Assignment:
Copy exactly, no pictures: every line from the one that contains "[HMI Bz peak]" through the end of the entries below.

Input records:
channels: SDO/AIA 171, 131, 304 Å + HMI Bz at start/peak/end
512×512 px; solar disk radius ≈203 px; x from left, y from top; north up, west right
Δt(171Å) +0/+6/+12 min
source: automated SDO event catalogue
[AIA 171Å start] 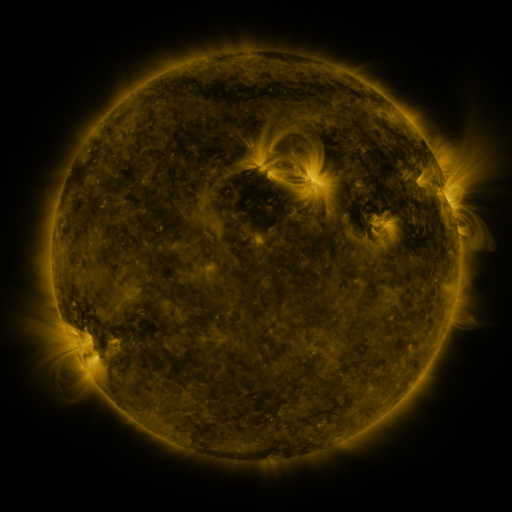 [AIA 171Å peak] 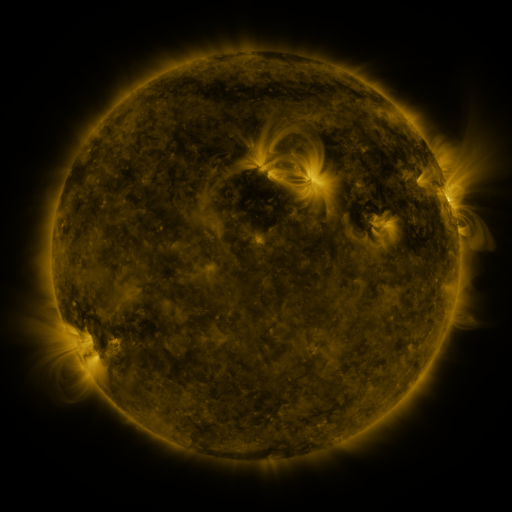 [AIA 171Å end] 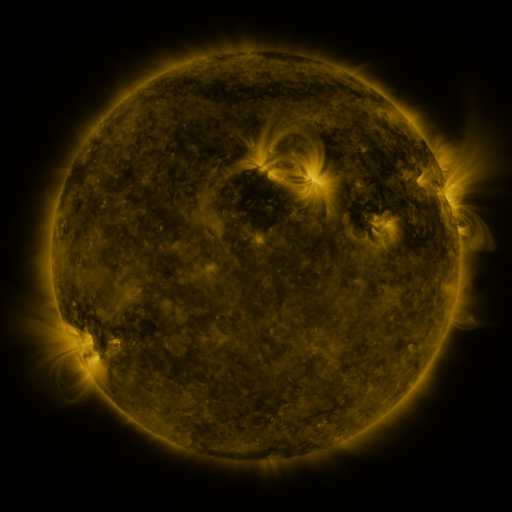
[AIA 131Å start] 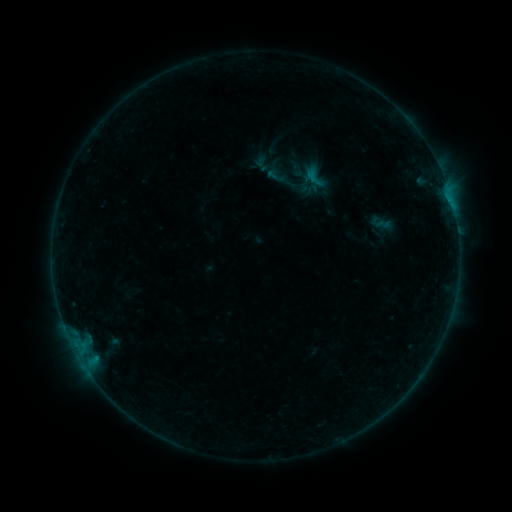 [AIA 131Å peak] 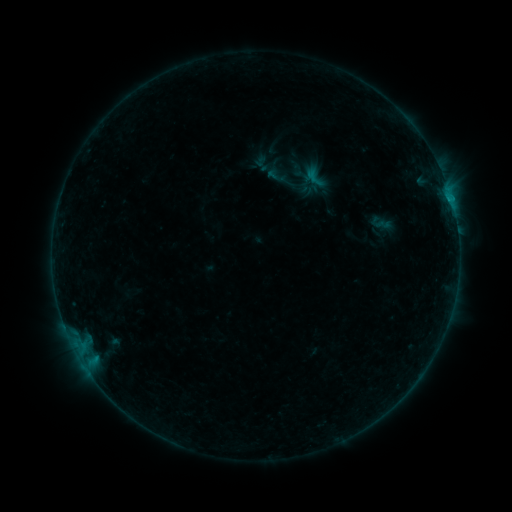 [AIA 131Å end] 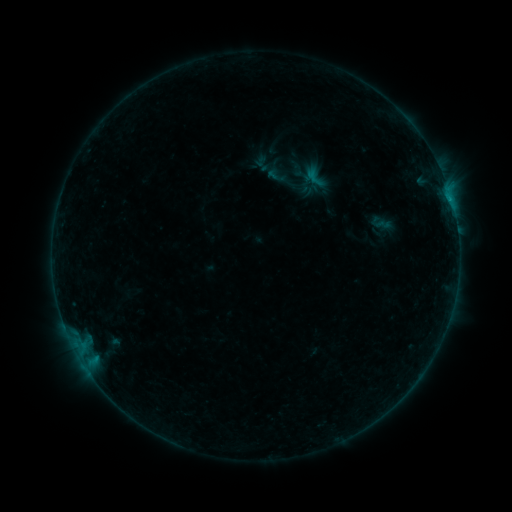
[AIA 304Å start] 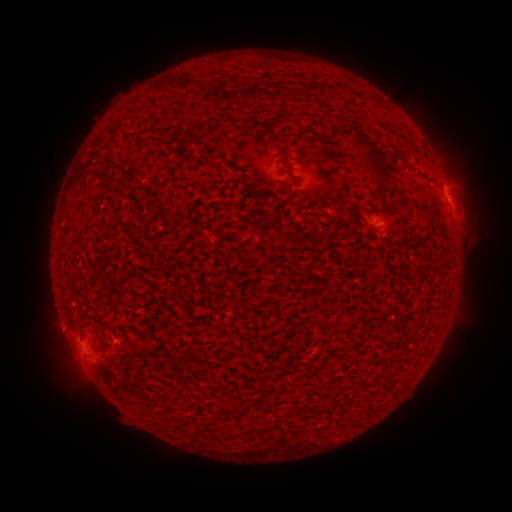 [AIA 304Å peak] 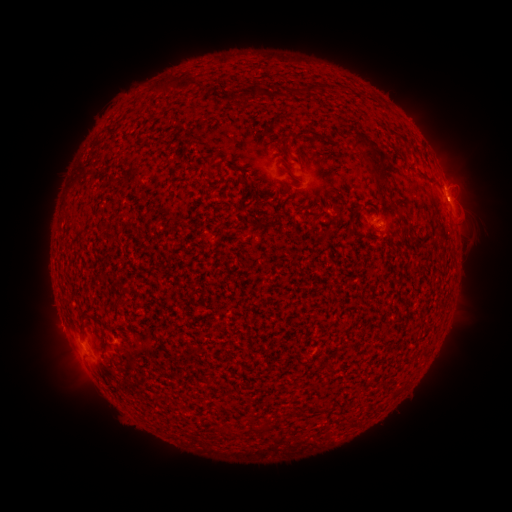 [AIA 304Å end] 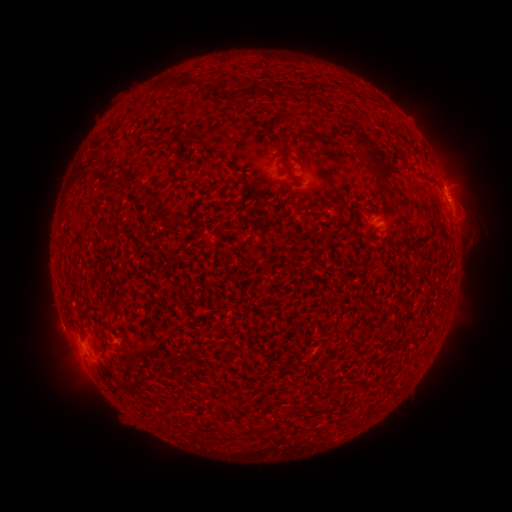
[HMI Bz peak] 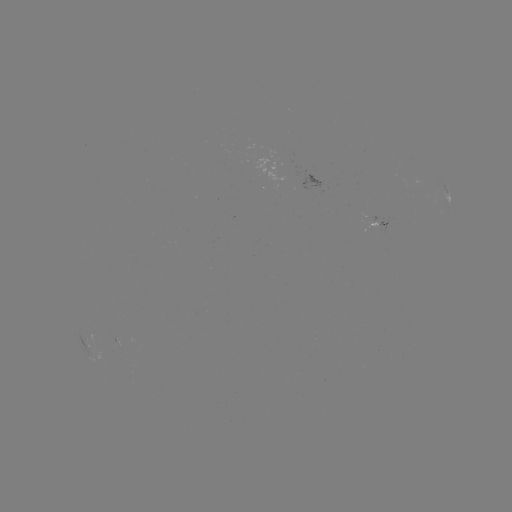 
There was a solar flare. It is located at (447, 200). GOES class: B3.9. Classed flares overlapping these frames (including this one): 1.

Solution for this exercise:
[HMI Bz peak]  
There was a solar flare. It is located at (447, 200). GOES class: B3.9. Classed flares overlapping these frames (including this one): 1.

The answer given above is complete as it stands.